A month has gone by since the last earnings report for Centene (CNC - Free Report) . Shares have added about 3.1% in that time frame, outperforming the S&P 500.
Will the recent positive trend continue leading up to its next earnings release, or is Centene due for a pullback? Before we dive into how investors and analysts have reacted as of late, let's take a quick look at the most recent earnings report in order to get a better handle on the important drivers.
Centene's Earnings and Revenues Top Estimates in Q3
Centene Inc. reported third-quarter 2018 adjusted earnings per share of $1.79, which beat the Zacks Consensus Estimate by 1.1%. Also, the bottom line improved 32.6% year over year. These encouraging results were mainly driven by the company’s execution of growth strategy and its solid operating metrics.
For the third quarter, total revenues surged 36% to $16.2 billion from the year-ago period, primarily aided by a stronger Health Insurance Marketplace business in 2018, purchases, expansions and new programs across many states in 2018 as well as reinstatement of the health insurer fee in 2018.
However, this upside was partially offset by the impact of the removal of in-home support services (IHSS) program from California's Medicaid contract in January 2018. Moreover, the top line surpassed the Zacks Consensus Estimate by 0.6%.
Quarterly Operational Update
As of Sep 30, 2018, managed care membership came in at 14.4 million, a 17% increase over the level as of Sep 30, 2017.
Health Benefit Ratio (HBR) for the reported quarter was 86.3% compared with 88.0% in the prior-year period. This contraction of 170 basis points (bps) is mainly due to the recognition of the previously mentioned IHSS program reconciliation, membership growth in the Health Insurance Marketplace business and the reinstatement of the health insurer fee in 2018. However, this downside was partially offset by the buyout of Fidelis Care.
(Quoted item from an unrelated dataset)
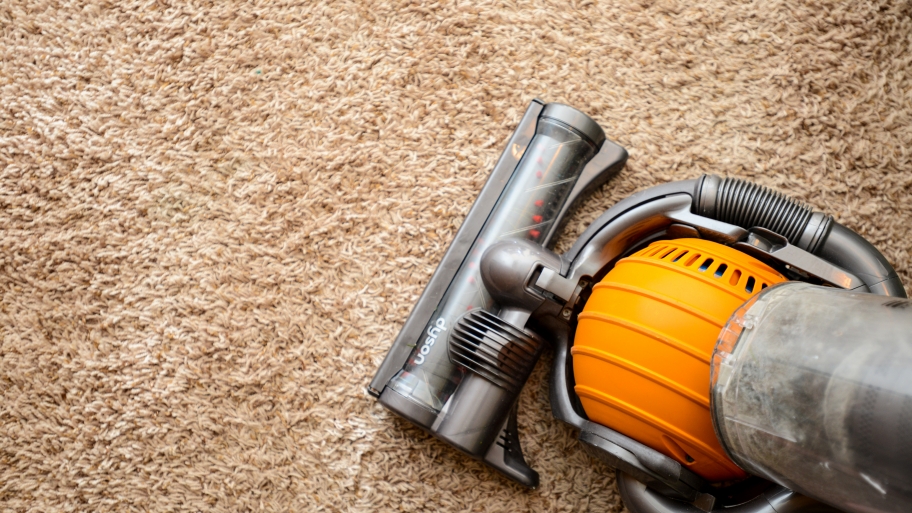 dyson vacuum cleaner on tan, shag carpet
Adjusted SG&A expense ratio of 10% for the third quarter of 2018 compared unfavorably with 8.9% for the same period last year. This represents a deterioration of 110 basis points year over year, arising from the expenses related to the previously mentioned Veterans Affairs contract expiration and other charity-related costs. Health Insurance Marketplace business also contributed to this downtrend, partially offset by the Fidelis buyout.
Centene had cash and cash equivalents of $6.8 billion, up 68.1% from the figure at 2017 end.
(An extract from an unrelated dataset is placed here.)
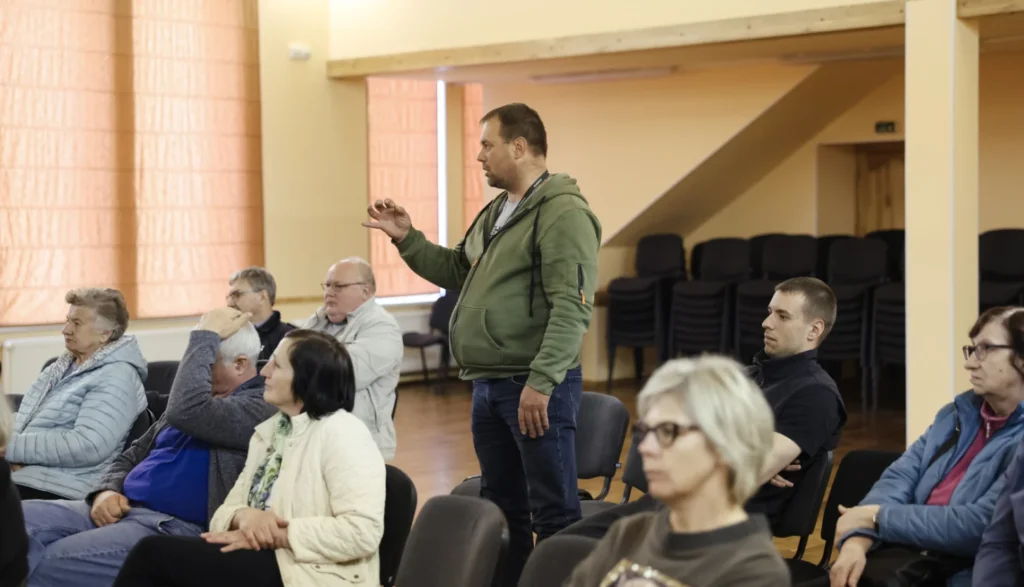 Vīrietis zaļā džemperī stāv un runā auditorijas priekšā sanāksmju telpā, kurā sēž vairāki cilvēki.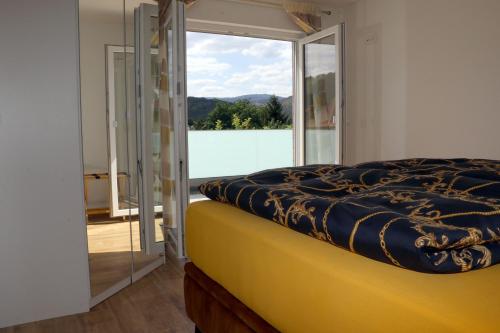 - une chambre avec un lit et une grande fenêtre dans l'établissement Ferienhaus Sonnenschein, à Wernigerode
Total assets of $31.2 billion grew 42.6%.
Centene’s long-term debt totaled $6.3 billion, up 35.8%.
For the quarter under review, cash outflow from operations was $548 million.
2018 Guidance Updated
Centene expects adjusted earnings per share in the range of $6.90-$7.10, tightened from the previous projection of $6.80-$7.16.
Total revenues are anticipated in the band of $59.8-$60.3 billion, up from the earlier forecast of $59.2-$60 billion.
HBR is estimated at 85.9-86.3%.
Adjusted SG&A expense ratio is predicted at 9.7-10.1%, up from the former outlook of 9.4-9.9%.
How Have Estimates Been Moving Since Then?
In the past month, investors have witnessed a downward trend in fresh estimates.
At this time, Centene has a strong Growth Score of A, though it is lagging a lot on the Momentum Score front with a D. However, the stock was allocated a grade of A on the value side, putting it in the top quintile for this investment strategy.
Overall, the stock has an aggregate VGM Score of A. If you aren't focused on one strategy, this score is the one you should be interested in.
Estimates have been broadly trending downward for the stock, and the magnitude of this revision indicates a downward shift. Notably, Centene has a Zacks Rank #3 (Hold). We expect an in-line return from the stock in the next few months.